» AIM OF THE TASK
Every record, apart from its pictures, should be repeated exactly.

» ENTRIES SHOWN

+ + + + +

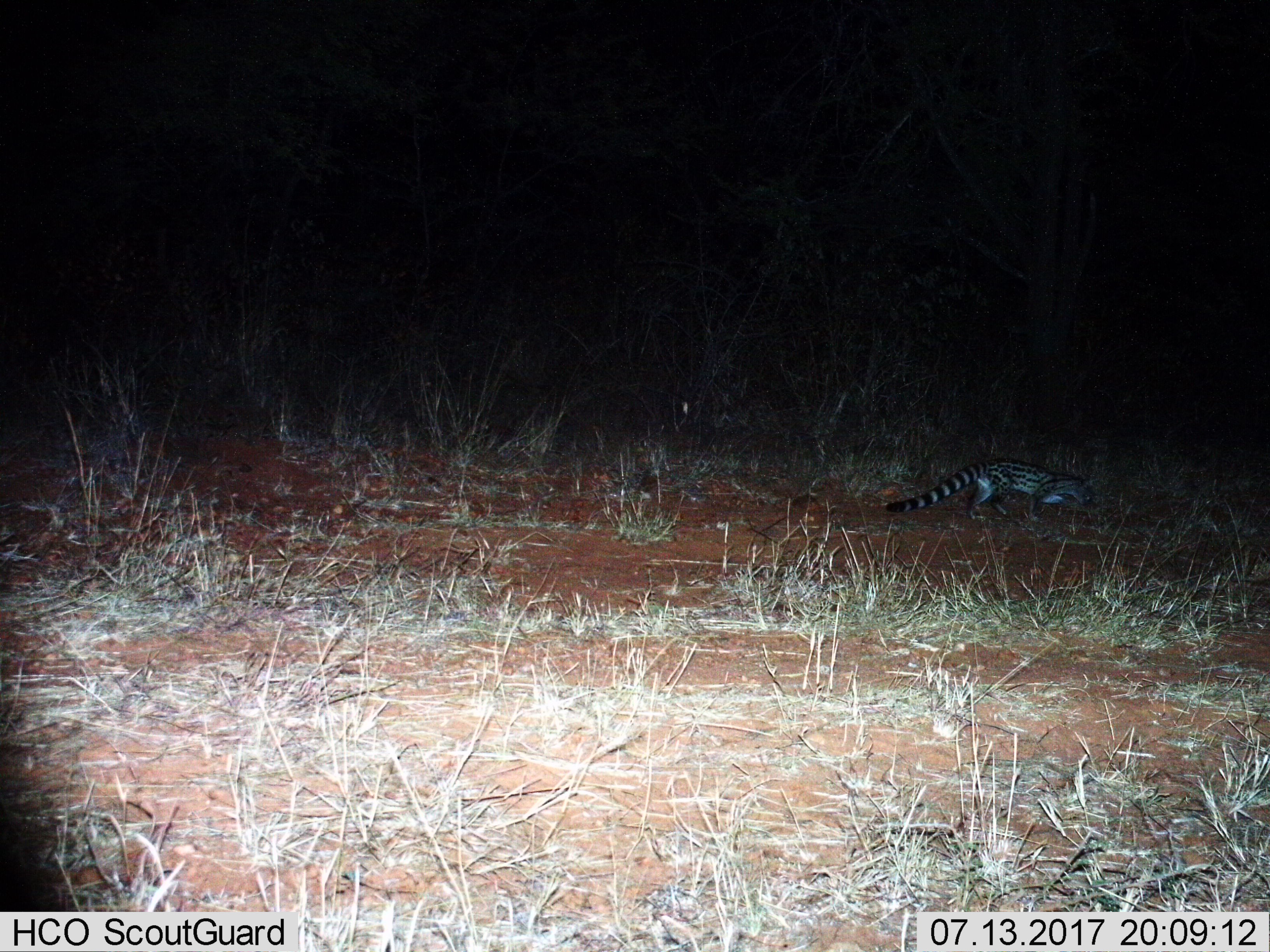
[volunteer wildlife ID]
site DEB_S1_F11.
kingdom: Animalia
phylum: Chordata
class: Mammalia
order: Carnivora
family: Viverridae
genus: Genetta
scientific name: Genetta genetta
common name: small-spotted genet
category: genetcommonsmallspotted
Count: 1.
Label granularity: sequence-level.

+ + + + +

» TASK RESPONSE
[volunteer wildlife ID]
site DEB_S1_F11.
kingdom: Animalia
phylum: Chordata
class: Mammalia
order: Carnivora
family: Viverridae
genus: Genetta
scientific name: Genetta genetta
common name: small-spotted genet
category: genetcommonsmallspotted
Count: 1.
Label granularity: sequence-level.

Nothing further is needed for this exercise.